I'm right at that cusp between looking back through the bewildering, worn-edged clutter of my day planner for 2012, and looking forward to the clean, sleek, empty Moleskine for 2013 into which I've only just begun to enter the first advance notes.
I still use a day planner, with paper pages that you turn with your fingers and write on in ball-point pen. I can't imagine forgoing this tangible, material record of my day-to-day life, any more than I can make the transition to reading the newspaper online. And every December, I imagine the coming year's book won't end up looking like the chaotic mess I've made over the last eleven months. I still try hard, at this point, to write in a controlled, neat script, carefully budgeting the space of each day's allotted inch-and-a-quarter to allow for some logic as the schedule fills in.

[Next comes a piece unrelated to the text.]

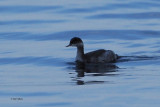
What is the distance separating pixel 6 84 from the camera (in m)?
16.5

The natural sloppiness of my hand will take over in earnest about a week into the New Year. By then, what I'd in theory like my life to look like will collide with the reality of the choices I make from week to week, with what's demanded of me, with what I agree to, with what I want in the moment. There will be the notes transferred from one week's page to the next, a record of my sometimes epic procrastinations. There will be anxious reminders wedged in between consecutive meetings. I can trace the record of mounting anxiety about being overbooked by scanning this year's planner for the pages where I've even made notes to myself about when I intend to fit in exercise, when I intend to call a friend with whom I want to catch up.
This year, my resolution is not to fantasize about that clean, ordered book that I once again won't keep, but to look back with affection and wonder at the fullness of what's been, and to welcome the messiness of life as it lives itself.